Stream Files Instead of Loading Them¶
Use stream helpers for files and pipeline stages. They move bytes between std.fs.File and std.io.BytesIO without requiring the complete input to be materialized first.
from std.compression import zstd
from std.fs import Path
source = Path("events.jsonl").open("rb")?
target = Path("events.jsonl.zst").open("wb")?
zstd.compress_stream(source, target, level=Some(3), chunk_size=65536)?
target.flush()?
Decompression is the same shape:
from std.compression import zstd
from std.fs import Path
source = Path("events.jsonl.zst").open("rb")?
target = Path("events.jsonl").open("wb")?
zstd.decompress_stream(source, target, chunk_size=65536)?
target.flush()?
Choose a positive chunk_size. The default works for normal file workflows. Smaller chunks are useful in tests and latency-sensitive pipelines; larger chunks may reduce overhead for large local files.
Use BytesIO for In-Memory Pipelines¶
BytesIO is useful when a pipeline step expects a stream but the caller starts with bytes.
from std.compression import CompressionError, gzip
from std.io import BytesIO
def stream_compress_for_response(payload: bytes) -> Result[bytes, CompressionError]:
target = BytesIO()
gzip.compress_stream(BytesIO(payload), target, level=None, chunk_size=8192)?
return Ok(target.getvalue())
This keeps code shaped like the file-streaming path while still returning a byte payload to the caller.
Autodetect Only When the Input Is Genuinely Mixed¶
Use decompress_auto when a boundary may receive several framed compression formats and the caller cannot know which one ahead of time.

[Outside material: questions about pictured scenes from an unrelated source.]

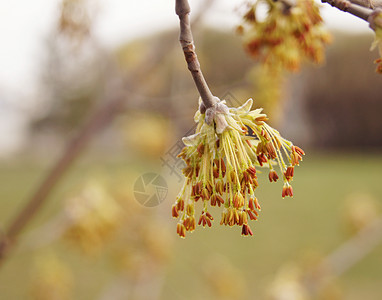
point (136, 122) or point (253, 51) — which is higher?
point (136, 122)

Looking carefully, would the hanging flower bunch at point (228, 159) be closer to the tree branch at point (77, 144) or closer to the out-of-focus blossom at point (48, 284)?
the tree branch at point (77, 144)

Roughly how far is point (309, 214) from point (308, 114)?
6.74 m

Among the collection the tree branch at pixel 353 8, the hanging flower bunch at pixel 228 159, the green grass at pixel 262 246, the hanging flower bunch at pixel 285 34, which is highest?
the green grass at pixel 262 246

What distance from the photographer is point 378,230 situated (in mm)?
3184

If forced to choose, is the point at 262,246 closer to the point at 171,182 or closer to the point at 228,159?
the point at 171,182

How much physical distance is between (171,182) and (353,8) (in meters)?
2.50

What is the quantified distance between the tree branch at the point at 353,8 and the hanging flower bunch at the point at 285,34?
0.33 meters

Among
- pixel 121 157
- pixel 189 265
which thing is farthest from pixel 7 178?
pixel 189 265

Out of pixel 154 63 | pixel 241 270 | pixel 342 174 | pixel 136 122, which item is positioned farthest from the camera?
pixel 342 174

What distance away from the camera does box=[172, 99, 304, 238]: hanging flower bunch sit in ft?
2.14

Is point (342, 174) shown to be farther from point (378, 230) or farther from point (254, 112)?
point (254, 112)

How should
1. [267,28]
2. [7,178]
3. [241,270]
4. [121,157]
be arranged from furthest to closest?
[121,157], [7,178], [241,270], [267,28]

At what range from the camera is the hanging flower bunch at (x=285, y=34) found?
0.93 meters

from std.compression import Codec, CompressionError, decompress_auto
def decode_upload(payload: bytes) -> Result[bytes, CompressionError]:
codec, plain = decompress_auto(payload, [Codec.Gzip, Codec.Zstd, Codec.Bz2])?
return Ok(plain)
Keep the allowed list narrow. It documents the formats the boundary accepts and prevents unexpected codec behavior.

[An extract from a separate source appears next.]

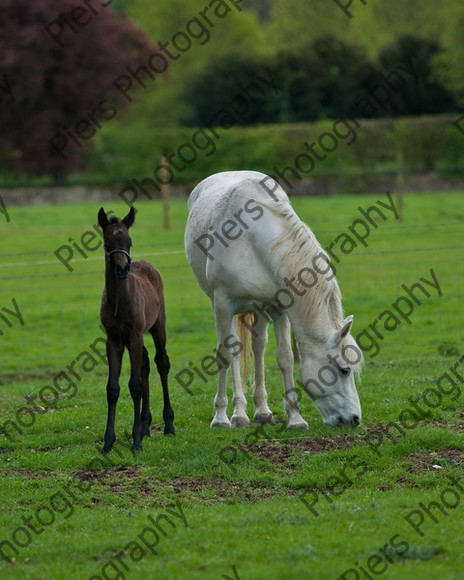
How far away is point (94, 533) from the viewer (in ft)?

For streamed input, use decompress_auto_stream:
from std.compression import Codec, decompress_auto_stream
from std.fs import Path
source = Path("payload.bin").open("rb")?
target = Path("payload.out").open("wb")?
codec = decompress_auto_stream(source, target, [Codec.Gzip, Codec.Zstd], chunk_size=65536)?
target.flush()?
println(codec)
Autodetection uses signatures and framing bytes. It does not inspect file extensions, paths, or MIME types. Raw deflate and raw Snappy are not guessed because they do not have reliable frame signatures.
Handle Compression Errors at the Same Boundary¶
Compression helpers return Result[..., CompressionError]. Match the error when the caller can recover or report a specific category.

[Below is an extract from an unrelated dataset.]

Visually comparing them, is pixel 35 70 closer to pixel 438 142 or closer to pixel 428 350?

from std.compression import gzip
match gzip.decompress(payload):
Ok(plain) => println(len(plain))
Err(err) => println(err.kind)
Common categories include invalid_data, truncated_input, unsupported_codec, unsupported_option, invalid_level, invalid_chunk_size, io, and backend.
Keep Compression Separate from Related Work¶
- Use
std.encodingafter compression when bytes need a text-safe representation. - Use hashing after compression only when the digest must cover the compressed bytes. Hash before compression when the digest must cover the original payload.
- Keep password hashing and encryption separate from compression. They have different security contracts.
- Do not use raw Snappy unless another format specifically requires block-level Snappy behavior.